In [1]:
from sklearn.cross_validation import train_test_split
from nltk.corpus import movie_reviews as mr
import nltk
from nltk.corpus import stopwords
from nltk.probability import FreqDist
import string
from itertools import chain

test_plus_valid_perc = .2
valid_of_test_perc = .5

data = []
# create a useful dictionary from each review
for category in mr.categories():

    if category == 'pos':
        pretty_category_name = 'positive'
    elif category == 'neg':
        pretty_category_name = 'negative'

    for fileid in mr.fileids(category):

        review_words = mr.words(fileid)
        review_text = ''
        
        for word in review_words:
            review_text += ' ' + word

        review_dictionary = {
            'text': review_text,
            'sentiment': pretty_category_name
        }

        data.append(review_dictionary)
        
# create a useful dictionary from each review
train, test = train_test_split(data, test_size=test_plus_valid_perc)
test, valid = train_test_split(test, test_size=valid_of_test_perc)
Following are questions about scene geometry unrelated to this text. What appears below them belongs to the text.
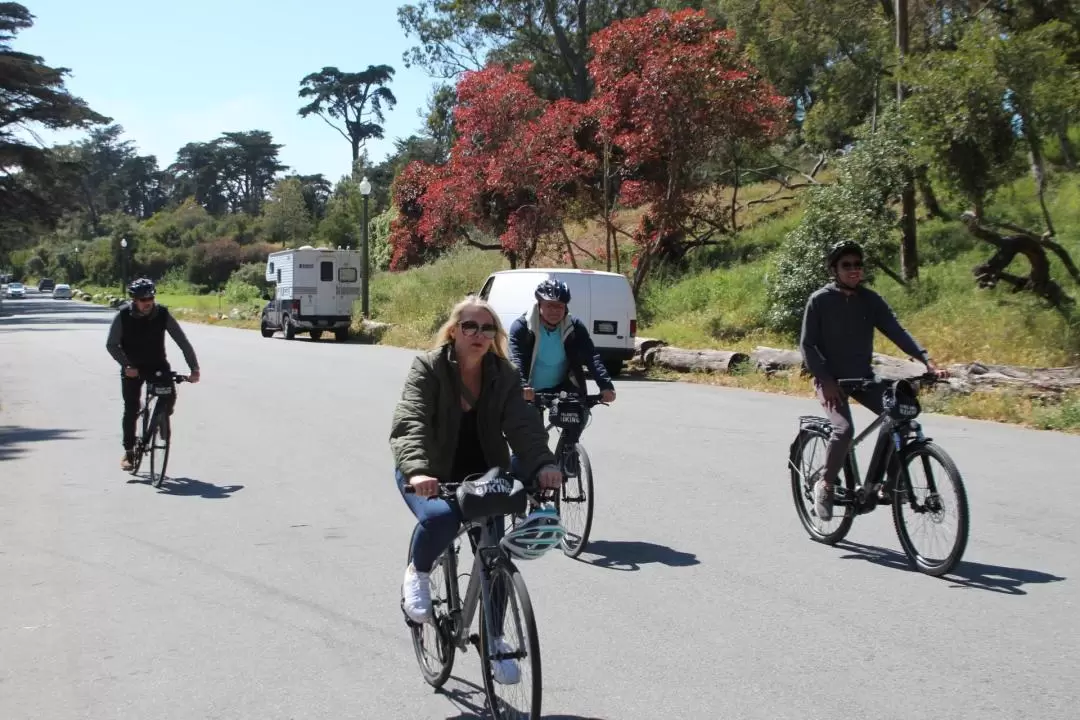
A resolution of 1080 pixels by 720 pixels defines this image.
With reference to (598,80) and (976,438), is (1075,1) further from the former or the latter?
(976,438)

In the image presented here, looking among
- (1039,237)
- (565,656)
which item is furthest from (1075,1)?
(565,656)

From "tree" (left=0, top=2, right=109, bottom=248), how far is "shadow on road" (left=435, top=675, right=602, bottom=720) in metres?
55.9

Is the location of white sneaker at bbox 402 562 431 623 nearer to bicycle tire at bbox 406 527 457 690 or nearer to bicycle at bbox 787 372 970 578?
bicycle tire at bbox 406 527 457 690

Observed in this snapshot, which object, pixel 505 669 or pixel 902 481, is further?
pixel 902 481

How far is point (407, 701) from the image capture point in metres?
4.80

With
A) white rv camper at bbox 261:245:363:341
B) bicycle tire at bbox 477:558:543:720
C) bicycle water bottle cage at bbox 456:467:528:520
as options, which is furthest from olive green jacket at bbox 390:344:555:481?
white rv camper at bbox 261:245:363:341

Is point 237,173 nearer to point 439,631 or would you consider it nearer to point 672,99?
point 672,99

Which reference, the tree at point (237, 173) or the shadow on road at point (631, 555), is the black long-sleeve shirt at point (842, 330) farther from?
the tree at point (237, 173)

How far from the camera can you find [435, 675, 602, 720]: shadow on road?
4.61 metres

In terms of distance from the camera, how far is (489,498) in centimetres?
421

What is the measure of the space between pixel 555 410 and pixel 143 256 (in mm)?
90019

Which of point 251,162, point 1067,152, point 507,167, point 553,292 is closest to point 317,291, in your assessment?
point 507,167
def get_arrays(dictionaries):
    x = []
    y = []
    for review in dictionaries:
        x.append(review['text'])
        y.append(1 if review['sentiment'] == 'positive' else 0)
    return x, y

 # create simple train and test and validation x - y arrays   
train_x, train_y = get_arrays(train) 
test_x, test_y = get_arrays(test) 
valid_x, valid_y = get_arrays(valid) 





In [2]:
from sklearn.feature_extraction.text import TfidfVectorizer
from time import time
from sklearn.metrics import accuracy_score
from sklearn.linear_model import LogisticRegression
from sklearn.pipeline import Pipeline

def fit_and_analyze(pipeline, x_train, y_train, x_test, y_test, x_valid, y_valid):
    t0 = time()
    
    sentiment_fit = pipeline.fit(x_train, y_train)
    
    y_pred_test = sentiment_fit.predict(x_test)
    y_pred_train = sentiment_fit.predict(x_train)
    y_pred_valid = sentiment_fit.predict(x_valid)
    
    train_test_time = time() - t0
    
    accuracy_test = accuracy_score(y_test, y_pred_test)
    accuracy_train = accuracy_score(y_train, y_pred_train)
    accuracy_valid = accuracy_score(y_valid, y_pred_valid)
    print ("accuracy score test: {0:.2f}%".format(accuracy_test*100))
    print ("accuracy score train: {0:.2f}%".format(accuracy_train*100))
    print ("accuracy score valid: {0:.2f}%".format(accuracy_valid*100))
    print ("time: {0:.2f}s".format(train_test_time))
    print ("-"*50)
    return sentiment_fit 


lr = LogisticRegression()
tvec = TfidfVectorizer(min_df=2)

ngram_size = 2
features = range(500, 5000, 500)

for numFeatures in features:
    result = []
    tvec.set_params(stop_words=stopwords.words('english'), max_features=numFeatures, ngram_range=(1, ngram_size))
    checker_pipeline = Pipeline([
        ('vectorizer', tvec),
        ('classifier', lr)
    ])
    print ("Result for {} features".format(numFeatures))
    fit_and_analyze(checker_pipeline, train_x, train_y, test_x, test_y, valid_x, valid_y)


Result for 500 features
accuracy score test: 77.00%
accuracy score train: 86.69%
accuracy score valid: 81.00%
time: 6.47s
--------------------------------------------------
Result for 1000 features
accuracy score test: 83.50%
accuracy score train: 91.38%
accuracy score valid: 83.50%
time: 5.89s
--------------------------------------------------
Result for 1500 features
accuracy score test: 85.50%
accuracy score train: 93.81%
accuracy score valid: 85.00%
time: 5.73s
--------------------------------------------------
Result for 2000 features
accuracy score test: 85.50%
accuracy score train: 94.75%
accuracy score valid: 85.50%
time: 5.61s
--------------------------------------------------
Result for 2500 features
accuracy score test: 85.50%
accuracy score train: 95.25%
accuracy score valid: 87.50%
time: 5.55s
--------------------------------------------------
Result for 3000 features
accuracy score test: 85.50%
accuracy score train: 95.62%
accuracy score valid: 85.50%
time: 5.55s
--------